BRASÍLIA – Com a crise econômica, que reduziu a atividade produtiva e diminuiu a arrecadação pública, e a nova lei do teto de gastos em tramitação no Congresso Nacional, os governos estaduais querem pôr a mão em parte do dinheiro repatriado do exterior. Denominada de ‘regularização de ativos’, no dinheiro não declarado à Receita Federal e que os donos desejam trazer de volta aos bancos no Brasil incidirá 15% de Imposto de Renda e de 15% de multa em troca da anistia do crime de evasão de divisas. A Constituição estabelece que os Estados automaticamente ficam com 21,5% do Imposto de Renda e os municípios, com 23,5%. A partilha das multas, no entanto, não está especificada. Os governadores ameaçam ir à Justiça para ter direito também à parte das multas.
Procuradores dos 26 Estados e do Distrito Federal se reuniram em Brasília, nesta quarta-feira, 12, para definir a estratégia de cobrança. Segundo o governador do Piauí, Wellington Dias, existe consenso quanto ao recurso à Justiça, faltando apenas definir se as unidades da Federação entrarão com ações em primeira instância, na Justiça Federal, ou se recorrerão diretamente ao Supremo Tribunal Federal (STF).

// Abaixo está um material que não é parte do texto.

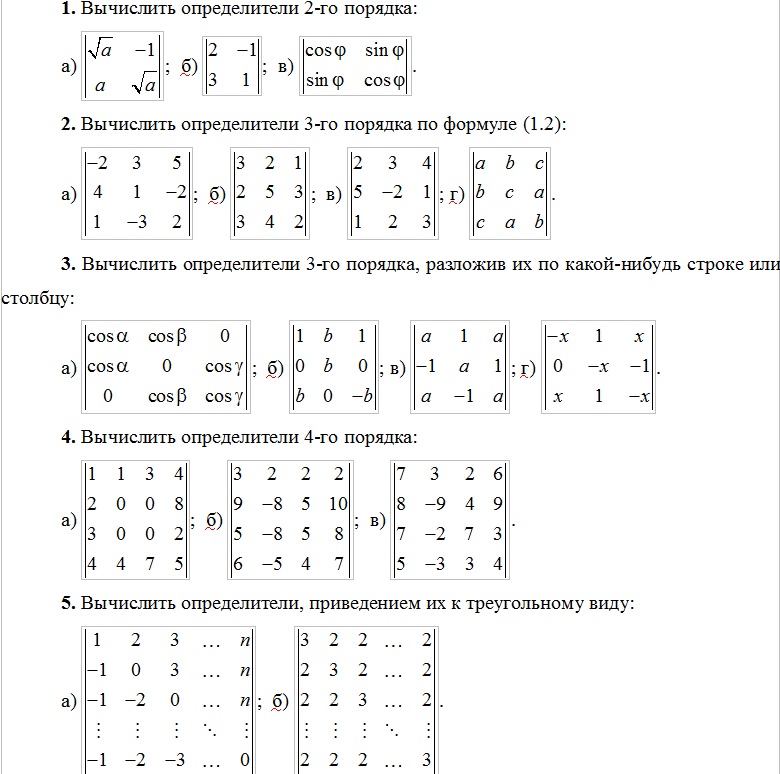 **1.** Вычислить определители 2-го порядка:

а) $\begin{vmatrix} \sqrt{a} & -1 \\ a & \sqrt{a} \end{vmatrix}$; б) $\begin{vmatrix} 2 & -1 \\ 3 & 1 \end{vmatrix}$; в) $\begin{vmatrix} \cos\varphi & \sin\varphi \\ \sin\varphi & \cos\varphi \end{vmatrix}$.

**2.** Вычислить определители 3-го порядка по формуле (1.2):

а) $\begin{vmatrix} -2 & 3 & 5 \\ 4 & 1 & -2 \\ 1 & -3 & 2 \end{vmatrix}$; б) $\begin{vmatrix} 3 & 2 & 1 \\ 2 & 5 & 3 \\ 3 & 4 & 2 \end{vmatrix}$; в) $\begin{vmatrix} 2 & 3 & 4 \\ 5 & -2 & 1 \\ 1 & 2 & 3 \end{vmatrix}$; г) $\begin{vmatrix} a & b & c \\ b & c & a \\ c & a & b \end{vmatrix}$.

**3.** Вычислить определители 3-го порядка, разложив их по какой-нибудь строке или столбцу:

а) $\begin{vmatrix} \cos\alpha & \cos\beta & 0 \\ \cos\alpha & 0 & \cos\gamma \\ 0 & \cos\beta & \cos\gamma \end{vmatrix}$; б) $\begin{vmatrix} 1 & b & 1 \\ 0 & b & 0 \\ b & 0 & -b \end{vmatrix}$; в) $\begin{vmatrix} a & 1 & a \\ -1 & a & 1 \\ a & -1 & a \end{vmatrix}$; г) $\begin{vmatrix} -x & 1 & x \\ 0 & -x & -1 \\ x & 1 & -x \end{vmatrix}$.

**4.** Вычислить определители 4-го порядка:

а) $\begin{vmatrix} 1 & 1 & 3 & 4 \\ 2 & 0 & 0 & 8 \\ 3 & 0 & 0 & 2 \\ 4 & 4 & 7 & 5 \end{vmatrix}$; б) $\begin{vmatrix} 3 & 2 & 2 & 2 \\ 9 & -8 & 5 & 10 \\ 5 & -8 & 5 & 8 \\ 6 & -5 & 4 & 7 \end{vmatrix}$; в) $\begin{vmatrix} 7 & 3 & 2 & 6 \\ 8 & -9 & 4 & 9 \\ 7 & -2 & 7 & 3 \\ 5 & -3 & 3 & 4 \end{vmatrix}$.

**5.** Вычислить определители, приведением их к треугольному виду:

а) $\begin{vmatrix} 1 & 2 & 3 & \dots & n \\ -1 & 0 & 3 & \dots & n \\ -1 & -2 & 0 & \dots & n \\ \vdots & \vdots & \vdots & \ddots & \vdots \\ -1 & -2 & -3 & \dots & 0 \end{vmatrix}$; б) $\begin{vmatrix} 3 & 2 & 2 & \dots & 2 \\ 2 & 3 & 2 & \dots & 2 \\ 2 & 2 & 3 & \dots & 2 \\ \vdots & \vdots & \vdots & \ddots & \vdots \\ 2 & 2 & 2 & \dots & 3 \end{vmatrix}$.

Wellington Dias disse que tanto o Artigo 160 da Constituição quanto o Artigo 113 do Código Tributário Nacional estabelecem que as multas também devem ser divididas com os Estados e municípios. “Se tivermos aproximadamente R$ 50 bilhões de receita do IR (Imposto de Renda) e de multa, sendo metade da multa e metade do Imposto de Renda, o que temos como líquido e certo é que 21,5% desse valor total é partilhado com os estados, aproximadamente 24% com os municípios. O restante é da União”, declarou.
O Ministério da Fazenda informou que pode revisar para cima a estimativa de arrecadação com a repatriação, atualmente em R$ 50 bilhões, para os próximos anos. Além de instituir a partilha das multas, o projeto arquivado na Câmara previa a ampliação do prazo para declarar os bens e os ativos no exterior de 31 de outubro para 16 de novembro. Com a derrubada do acordo de votação na Câmara, os governadores devem começar a receber os recursos do Imposto de Renda até 20 de novembro.
“Ficou de ser trabalhado com a Receita que o entendimento do conjunto dos procuradores dos Estados e Distrito Federal de uma mesma fonte que compõe o Fundo de Participação dos Estados. Uma parte próxima da metade pertence à União e outra parte, aos estados e municípios. Não ocorrendo, cabe aos estados a decisão sobre buscar seu direito na Justiça”, reiterou Dias.
Anteriormente, governadores do Acre, Amazonas, Distrito Federal, Mato Grosso, Maranhão, Pará, Piauí, Rondônia, Sergipe e Tocantins se reuniram para cobrar o ministro Henrique Meireles (Fazenda), que estava viajando. ) governador do Distrito Federal, Rodrigo Rollemberg, disse que o arquivamento do projeto na Câmara representa um “balde de água gelada” nas expectativas dos estados. “Ficamos surpresos com a notícia porque esse tema foi aprovado por consenso dos governadores. Agora temos que consultar novamente os governadores para saber qual é a posição conjunta para ser adotada e checar se o presidente da Câmara estaria disposto a retomar a agenda na semana que vem”, disse Rollemberg.